Scratchmen Apoo (One Piece)

Man, I fell in love with this character design the second I saw this guy. He's got a chinese martial artist look to his clothing combined with a musical theme to his face, all on top of being a member of the long-armed tribe. All-in-all, Apoo is one of the most prominent examples of Eiichiro Oda's great skill at making unique characters. Just so much creativity in one character; I love it.


Baiken (Guilty Gear)

Baiken's character design has always stood out to me, even among the creatively designed cast of Guilty Gear. Like Sol Badguy, she just gives off an aura of "cool". Her pink color scheme also works to her advantage, as it contrasts with her violent attacks. However, in Japan, the color pink can be seen as the color of death, so that works out too.


Fran/Vieras (Final Fantasy XII/Ivalice Alliance)

I really like the Viera race in the Ivalice Alliance games of the Final Fantasy series, but for the sake of focus, I'll choose Fran. The rabbit ears, long hair, and tall, slender bodies give the Viera race an aura of beauty and grace. They are the resident amazon tribe of the Ivalice world, and that gives them a sense of mystery and the exotic. Speaking specifically of Fran, I love the design of her armor, as it looks like lingerie turned to armor, which has a cool sexy style to it.


Valentine (Skullgirls)

By all accounts, Valentine's character design shouldn't work. After all, she's just a busty ninja nurse with spiky anime hair.
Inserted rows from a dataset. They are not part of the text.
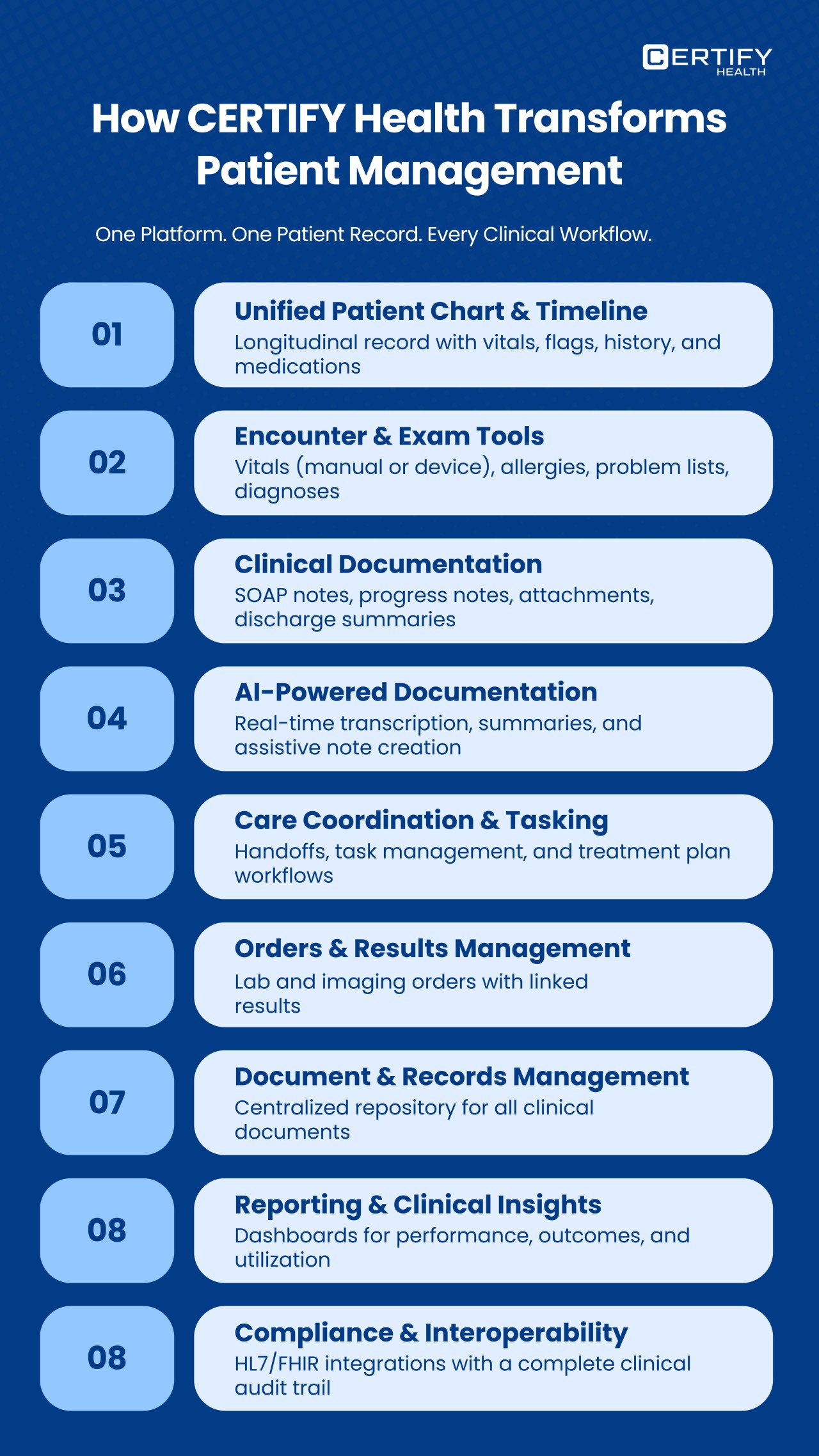 CERTIFY HEALTH

How CERTIFY Health Transforms Patient Management

One Platform. One Patient Record. Every Clinical Workflow.

01

Unified Patient Chart & Timeline
Longitudinal record with vitals, flags, history, and medications

02

Encounter & Exam Tools
Vitals (manual or device), allergies, problem lists, diagnoses

03

Clinical Documentation
SOAP notes, progress notes, attachments, discharge summaries

04

AI-Powered Documentation
Real-time transcription, summaries, and assistive note creation

05

Care Coordination & Tasking
Handoffs, task management, and treatment plan workflows

06

Orders & Results Management
Lab and imaging orders with linked results

07

Document & Records Management
Centralized repository for all clinical documents

08

Reporting & Clinical Insights
Dashboards for performance, outcomes, and utilization

08

Compliance & Interoperability
HL7/FHIR integrations with a complete clinical audit trail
And yet, she's one of the coolest characters in the SG cast. Surprisingly, the fusion of ninja and nurse works very well together. Her surgical mask works like a ninja mask, the bone saw is her ninja sword, and her surgical outfit exposes the same amount of arm and leg that a kunoichi's outfit would (well, at least in other material with the same tone as SG). Also, both ninja and nurses are around blood and death in their professions, which leads to Valentine's blood theme. It all comes together superbly; I love it.
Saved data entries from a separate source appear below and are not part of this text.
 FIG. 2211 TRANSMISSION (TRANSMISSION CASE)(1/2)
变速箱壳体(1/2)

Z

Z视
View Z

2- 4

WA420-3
Hero/Heroine (Dragon Quest IV)

I love a lot of Toriyama's designs from the Dragon Quest series, and one of the ones that stands out the most to me is the Hero/Heroine design from DQIV. First off, green is my favorite color, so with green being the main color scheme of these characters really helps. I also love how big and detailed their hair is. And, finally, I love how battle-clad they are while still not looking like the typical knights seen throughout the DQ series.


Xianfei (The King of Fighters series)

An uncommon choice, especially from a series with such amazing character designs, but I've always liked something about Xianfei's character design. She has the chinese female fighter look to her, but she's also just so ... bright. Xianfei is always smiling, eating, or just showing enthusiasm, and that what I love about her. In fact, most of the female characters in the KOF series are always smiling, and that's what really gives them an approachable look and personality, and Xianfei's smile is the biggest in the series.


Aino Heart (Arcana Heart series)

It's the love theme. That's why I love Heart's character design. Her pink hair with one piece that forms into a heart has become a symbol of the series, and her coolest design piece: the red ribbon wrapped around her hand, which accents the fact that she mainly punches and puts a lot of passion into her punches. Her design is simple, but it works superbly because she is a rather simple character: a fighter for love.